EXTRAIT DU TEXTE:
M. Lipsett : Nous existons effectivement pour soulever des questions au Canada, mais je ne considère pas que nous sommes des chiens de garde pour autant.
Le sénateur Dallaire : Estimez-vous que le rôle de l'actuel commissaire aux droits de la personne devrait davantage s'internationaliser, un peu dans le sens de ce que vous faites, avec plus de responsabilités au sein du gouvernement, ou devrait-il demeurer tel qu'il est actuellement?
M. Hubert : Au fur et à mesure que le conseil va évoluer, son mandat s'internationalisera. Il restera toujours, cependant, une dimension nationale.
Permettez-moi de vous citer un extrait de la loi qui nous régit, en complément de ce que M. Lipsett vous a dit.
[Français]
Le centre a pour mission, en vertu de l'article 4.1 de la loi, d'amorcer, d'encourager, d'appuyer la coopération du Canada et les pays étrangers. Comme vous le constatez, notre mandat est d'abord axé vers l'extérieur.
[Traduction]
Le sénateur Jaffer : Ma première question s'adresse à M. Neve. Vous avez dit que le Canada a pris certaines positions donnant l'impression que nous nous polarisons. Parlons du point de vue du Conseil. Estimez-vous que cela nous amène à jouer un rôle moins prépondérant?

EXTRAIT DES DONNÉES:
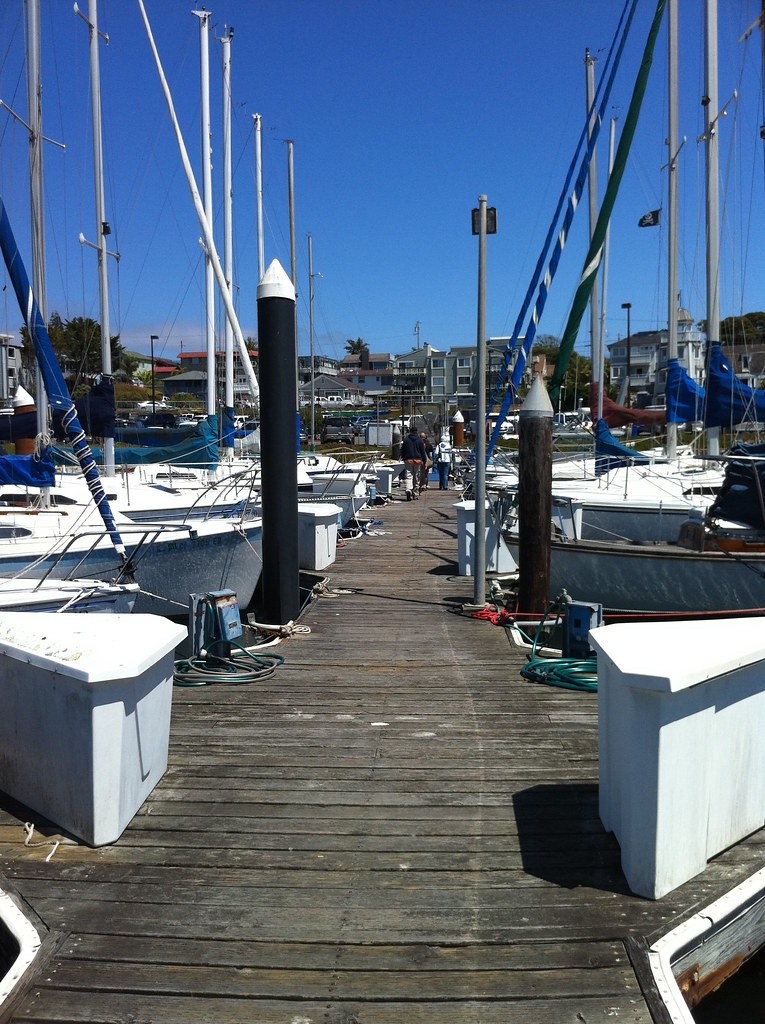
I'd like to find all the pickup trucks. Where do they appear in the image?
[470,412,515,437]
[299,396,354,411]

CONSIGNE:
Répondez aux questions suivantes d'après la transcription.
1. M. Lipsett considère-t-il que son organisme est un chien de garde ?
2. En vertu de quel article de la loi la mission du centre est-elle définie ?
3. À qui s'adresse la première question du sénateur Jaffer ?
Les lignes ne sont pas nécessaires pour cette consigne.

RÉPONSE:
1. Non, il ne considère pas que son organisme est un chien de garde.
2. La mission du centre est définie en vertu de l'article 4.1 de la loi.
3. Elle s'adresse à M. Neve.